Exercise: Render every line of the material below as a JSON list of strings, with one string per line and blank lines left out.

----

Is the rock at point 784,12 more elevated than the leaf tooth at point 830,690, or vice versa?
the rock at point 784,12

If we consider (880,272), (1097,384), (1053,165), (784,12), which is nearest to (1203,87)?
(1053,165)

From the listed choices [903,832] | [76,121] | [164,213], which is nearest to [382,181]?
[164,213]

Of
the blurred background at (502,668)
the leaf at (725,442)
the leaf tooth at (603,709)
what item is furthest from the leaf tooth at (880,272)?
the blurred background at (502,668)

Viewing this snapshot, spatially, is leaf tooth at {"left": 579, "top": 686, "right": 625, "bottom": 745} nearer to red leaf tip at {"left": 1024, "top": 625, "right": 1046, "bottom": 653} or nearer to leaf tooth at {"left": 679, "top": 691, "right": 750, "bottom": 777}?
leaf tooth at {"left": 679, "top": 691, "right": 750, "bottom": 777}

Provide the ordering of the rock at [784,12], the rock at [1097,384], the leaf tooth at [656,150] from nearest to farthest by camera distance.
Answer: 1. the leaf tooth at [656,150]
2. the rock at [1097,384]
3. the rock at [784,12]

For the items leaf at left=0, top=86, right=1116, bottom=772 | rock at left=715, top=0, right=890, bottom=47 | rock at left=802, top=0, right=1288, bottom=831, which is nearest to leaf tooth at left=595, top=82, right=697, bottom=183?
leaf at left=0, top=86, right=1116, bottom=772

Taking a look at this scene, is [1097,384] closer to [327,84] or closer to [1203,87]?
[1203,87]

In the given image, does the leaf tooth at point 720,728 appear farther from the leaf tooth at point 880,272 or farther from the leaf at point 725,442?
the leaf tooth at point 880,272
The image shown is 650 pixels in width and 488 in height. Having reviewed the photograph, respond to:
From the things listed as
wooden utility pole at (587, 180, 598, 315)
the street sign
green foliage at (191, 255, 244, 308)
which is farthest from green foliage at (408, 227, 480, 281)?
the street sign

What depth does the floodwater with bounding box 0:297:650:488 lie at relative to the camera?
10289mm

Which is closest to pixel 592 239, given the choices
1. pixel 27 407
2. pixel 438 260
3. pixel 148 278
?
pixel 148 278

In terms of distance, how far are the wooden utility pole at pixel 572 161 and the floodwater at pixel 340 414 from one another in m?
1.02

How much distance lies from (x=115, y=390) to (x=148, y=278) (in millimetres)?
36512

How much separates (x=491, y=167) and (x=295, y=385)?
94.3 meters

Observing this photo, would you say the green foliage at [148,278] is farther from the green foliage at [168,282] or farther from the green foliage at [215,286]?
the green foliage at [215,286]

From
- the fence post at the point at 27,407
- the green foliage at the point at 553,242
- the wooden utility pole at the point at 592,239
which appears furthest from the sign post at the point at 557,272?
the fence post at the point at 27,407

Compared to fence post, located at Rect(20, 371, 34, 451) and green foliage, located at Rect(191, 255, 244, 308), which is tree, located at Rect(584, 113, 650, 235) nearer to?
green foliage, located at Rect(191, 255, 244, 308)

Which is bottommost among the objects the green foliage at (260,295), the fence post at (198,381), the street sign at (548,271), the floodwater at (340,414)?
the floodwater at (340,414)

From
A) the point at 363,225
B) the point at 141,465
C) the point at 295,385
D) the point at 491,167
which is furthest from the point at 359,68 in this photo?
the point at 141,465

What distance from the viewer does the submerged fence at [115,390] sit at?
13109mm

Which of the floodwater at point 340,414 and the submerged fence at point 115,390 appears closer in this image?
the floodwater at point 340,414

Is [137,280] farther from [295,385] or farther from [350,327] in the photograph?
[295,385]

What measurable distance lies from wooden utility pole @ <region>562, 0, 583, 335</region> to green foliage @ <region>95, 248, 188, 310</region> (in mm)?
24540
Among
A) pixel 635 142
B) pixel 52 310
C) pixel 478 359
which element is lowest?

----

Response to the task:
[
  "Is the rock at point 784,12 more elevated than the leaf tooth at point 830,690, or vice versa?",
  "the rock at point 784,12",
  "If we consider (880,272), (1097,384), (1053,165), (784,12), which is nearest to (1203,87)?",
  "(1053,165)",
  "From the listed choices [903,832] | [76,121] | [164,213], which is nearest to [382,181]?",
  "[164,213]",
  "Of",
  "the blurred background at (502,668)",
  "the leaf at (725,442)",
  "the leaf tooth at (603,709)",
  "what item is furthest from the leaf tooth at (880,272)?",
  "the blurred background at (502,668)",
  "Viewing this snapshot, spatially, is leaf tooth at {\"left\": 579, \"top\": 686, \"right\": 625, \"bottom\": 745} nearer to red leaf tip at {\"left\": 1024, \"top\": 625, \"right\": 1046, \"bottom\": 653} or nearer to leaf tooth at {\"left\": 679, \"top\": 691, \"right\": 750, \"bottom\": 777}?",
  "leaf tooth at {\"left\": 679, \"top\": 691, \"right\": 750, \"bottom\": 777}",
  "Provide the ordering of the rock at [784,12], the rock at [1097,384], the leaf tooth at [656,150] from nearest to farthest by camera distance.",
  "Answer: 1. the leaf tooth at [656,150]",
  "2. the rock at [1097,384]",
  "3. the rock at [784,12]",
  "For the items leaf at left=0, top=86, right=1116, bottom=772 | rock at left=715, top=0, right=890, bottom=47 | rock at left=802, top=0, right=1288, bottom=831, which is nearest to leaf tooth at left=595, top=82, right=697, bottom=183?",
  "leaf at left=0, top=86, right=1116, bottom=772",
  "Taking a look at this scene, is [1097,384] closer to [327,84] or closer to [1203,87]?",
  "[1203,87]",
  "In the given image, does the leaf tooth at point 720,728 appear farther from the leaf tooth at point 880,272 or farther from the leaf at point 725,442?",
  "the leaf tooth at point 880,272",
  "The image shown is 650 pixels in width and 488 in height. Having reviewed the photograph, respond to:",
  "From the things listed as",
  "wooden utility pole at (587, 180, 598, 315)",
  "the street sign",
  "green foliage at (191, 255, 244, 308)",
  "which is farthest from green foliage at (408, 227, 480, 281)?",
  "the street sign",
  "What depth does the floodwater with bounding box 0:297:650:488 lie at relative to the camera?",
  "10289mm",
  "Which is closest to pixel 592 239, given the choices",
  "1. pixel 27 407",
  "2. pixel 438 260",
  "3. pixel 148 278",
  "?",
  "pixel 148 278",
  "In terms of distance, how far are the wooden utility pole at pixel 572 161 and the floodwater at pixel 340 414 from one another in m?",
  "1.02",
  "How much distance lies from (x=115, y=390) to (x=148, y=278) (in millimetres)?",
  "36512",
  "How much separates (x=491, y=167) and (x=295, y=385)?",
  "94.3 meters",
  "Observing this photo, would you say the green foliage at [148,278] is farther from the green foliage at [168,282] or farther from the green foliage at [215,286]?",
  "the green foliage at [215,286]",
  "From",
  "- the fence post at the point at 27,407",
  "- the green foliage at the point at 553,242",
  "- the wooden utility pole at the point at 592,239",
  "which appears furthest from the sign post at the point at 557,272?",
  "the fence post at the point at 27,407",
  "Compared to fence post, located at Rect(20, 371, 34, 451) and green foliage, located at Rect(191, 255, 244, 308), which is tree, located at Rect(584, 113, 650, 235) nearer to?",
  "green foliage, located at Rect(191, 255, 244, 308)",
  "Which is bottommost among the objects the green foliage at (260,295), the fence post at (198,381), the street sign at (548,271), the floodwater at (340,414)?",
  "the floodwater at (340,414)",
  "From",
  "A) the point at 363,225",
  "B) the point at 141,465",
  "C) the point at 295,385",
  "D) the point at 491,167",
  "which is furthest from the point at 359,68 in this photo?",
  "the point at 141,465",
  "What distance from the viewer does the submerged fence at [115,390] sit at?",
  "13109mm",
  "Which of the floodwater at point 340,414 and the submerged fence at point 115,390 appears closer in this image?",
  "the floodwater at point 340,414",
  "Is [137,280] farther from [295,385] or farther from [350,327] in the photograph?",
  "[295,385]",
  "What measurable distance lies from wooden utility pole @ <region>562, 0, 583, 335</region> to green foliage @ <region>95, 248, 188, 310</region> (in mm)?",
  "24540",
  "Among",
  "A) pixel 635 142",
  "B) pixel 52 310",
  "C) pixel 478 359",
  "which element is lowest?"
]